= Material to process =
-- -- --

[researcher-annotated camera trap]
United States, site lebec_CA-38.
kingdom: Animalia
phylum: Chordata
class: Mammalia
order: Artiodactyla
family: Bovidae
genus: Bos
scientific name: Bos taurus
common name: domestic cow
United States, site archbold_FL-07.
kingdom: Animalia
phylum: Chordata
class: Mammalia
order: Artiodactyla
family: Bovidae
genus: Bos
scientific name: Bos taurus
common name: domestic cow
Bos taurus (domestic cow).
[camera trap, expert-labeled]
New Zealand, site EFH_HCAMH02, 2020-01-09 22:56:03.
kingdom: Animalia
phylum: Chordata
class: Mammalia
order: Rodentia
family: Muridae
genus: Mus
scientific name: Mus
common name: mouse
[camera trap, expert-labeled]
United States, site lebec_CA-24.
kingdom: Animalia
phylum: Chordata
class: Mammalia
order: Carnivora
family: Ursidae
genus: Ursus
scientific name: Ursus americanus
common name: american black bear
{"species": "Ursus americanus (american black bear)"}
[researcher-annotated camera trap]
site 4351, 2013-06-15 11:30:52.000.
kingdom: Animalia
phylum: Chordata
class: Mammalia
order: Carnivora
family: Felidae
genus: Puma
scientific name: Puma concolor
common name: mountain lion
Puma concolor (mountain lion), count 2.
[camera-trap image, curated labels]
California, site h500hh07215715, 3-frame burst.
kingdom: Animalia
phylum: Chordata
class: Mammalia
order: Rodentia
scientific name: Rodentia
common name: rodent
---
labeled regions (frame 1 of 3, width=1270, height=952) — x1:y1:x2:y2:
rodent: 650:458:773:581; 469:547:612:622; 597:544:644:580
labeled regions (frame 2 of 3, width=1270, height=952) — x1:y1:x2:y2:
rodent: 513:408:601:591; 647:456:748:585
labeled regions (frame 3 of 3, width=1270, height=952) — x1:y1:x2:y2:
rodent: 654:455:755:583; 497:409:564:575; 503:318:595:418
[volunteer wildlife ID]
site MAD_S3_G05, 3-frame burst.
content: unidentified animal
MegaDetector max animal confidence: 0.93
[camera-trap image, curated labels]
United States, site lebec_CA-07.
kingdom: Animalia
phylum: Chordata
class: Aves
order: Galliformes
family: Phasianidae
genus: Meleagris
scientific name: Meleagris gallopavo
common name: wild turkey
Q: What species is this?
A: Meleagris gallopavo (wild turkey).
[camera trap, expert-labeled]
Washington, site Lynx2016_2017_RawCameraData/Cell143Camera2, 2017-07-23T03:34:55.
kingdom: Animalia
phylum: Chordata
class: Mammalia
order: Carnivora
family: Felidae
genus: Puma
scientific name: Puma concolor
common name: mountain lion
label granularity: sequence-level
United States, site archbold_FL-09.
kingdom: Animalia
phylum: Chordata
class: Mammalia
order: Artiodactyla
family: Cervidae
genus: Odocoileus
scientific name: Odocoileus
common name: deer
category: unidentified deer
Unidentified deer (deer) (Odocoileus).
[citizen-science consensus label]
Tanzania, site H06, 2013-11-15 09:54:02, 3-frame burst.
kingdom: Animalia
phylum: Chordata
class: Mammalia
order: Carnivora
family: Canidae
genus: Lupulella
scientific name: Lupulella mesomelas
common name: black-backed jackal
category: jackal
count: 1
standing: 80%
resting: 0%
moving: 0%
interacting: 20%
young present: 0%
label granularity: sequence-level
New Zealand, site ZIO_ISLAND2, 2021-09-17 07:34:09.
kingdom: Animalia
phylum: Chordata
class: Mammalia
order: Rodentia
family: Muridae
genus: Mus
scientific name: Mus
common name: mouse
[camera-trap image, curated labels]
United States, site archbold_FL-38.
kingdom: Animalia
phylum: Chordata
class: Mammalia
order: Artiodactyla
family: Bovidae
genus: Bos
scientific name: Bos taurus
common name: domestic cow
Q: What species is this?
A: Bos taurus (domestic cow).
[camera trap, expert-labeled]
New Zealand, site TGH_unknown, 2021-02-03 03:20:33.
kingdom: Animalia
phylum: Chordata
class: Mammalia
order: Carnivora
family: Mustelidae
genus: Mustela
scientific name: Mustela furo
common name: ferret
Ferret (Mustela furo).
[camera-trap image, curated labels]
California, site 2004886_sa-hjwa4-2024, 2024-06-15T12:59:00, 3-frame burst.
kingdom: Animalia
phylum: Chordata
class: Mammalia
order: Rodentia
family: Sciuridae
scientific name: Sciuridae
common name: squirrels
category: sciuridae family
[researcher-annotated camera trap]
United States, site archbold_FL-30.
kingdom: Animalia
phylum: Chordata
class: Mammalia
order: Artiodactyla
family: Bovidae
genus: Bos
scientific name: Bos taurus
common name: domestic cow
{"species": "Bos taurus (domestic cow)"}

-- -- --

= What the exercise asks =
The lines above, starting at the one with "family: Ursidae" and ending at the one with "common name: wild turkey", are the only ones to return, exactly as written.

= Exercise result =
family: Ursidae
genus: Ursus
scientific name: Ursus americanus
common name: american black bear
{"species": "Ursus americanus (american black bear)"}
[researcher-annotated camera trap]
site 4351, 2013-06-15 11:30:52.000.
kingdom: Animalia
phylum: Chordata
class: Mammalia
order: Carnivora
family: Felidae
genus: Puma
scientific name: Puma concolor
common name: mountain lion
Puma concolor (mountain lion), count 2.
[camera-trap image, curated labels]
California, site h500hh07215715, 3-frame burst.
kingdom: Animalia
phylum: Chordata
class: Mammalia
order: Rodentia
scientific name: Rodentia
common name: rodent
---
labeled regions (frame 1 of 3, width=1270, height=952) — x1:y1:x2:y2:
rodent: 650:458:773:581; 469:547:612:622; 597:544:644:580
labeled regions (frame 2 of 3, width=1270, height=952) — x1:y1:x2:y2:
rodent: 513:408:601:591; 647:456:748:585
labeled regions (frame 3 of 3, width=1270, height=952) — x1:y1:x2:y2:
rodent: 654:455:755:583; 497:409:564:575; 503:318:595:418
[volunteer wildlife ID]
site MAD_S3_G05, 3-frame burst.
content: unidentified animal
MegaDetector max animal confidence: 0.93
[camera-trap image, curated labels]
United States, site lebec_CA-07.
kingdom: Animalia
phylum: Chordata
class: Aves
order: Galliformes
family: Phasianidae
genus: Meleagris
scientific name: Meleagris gallopavo
common name: wild turkey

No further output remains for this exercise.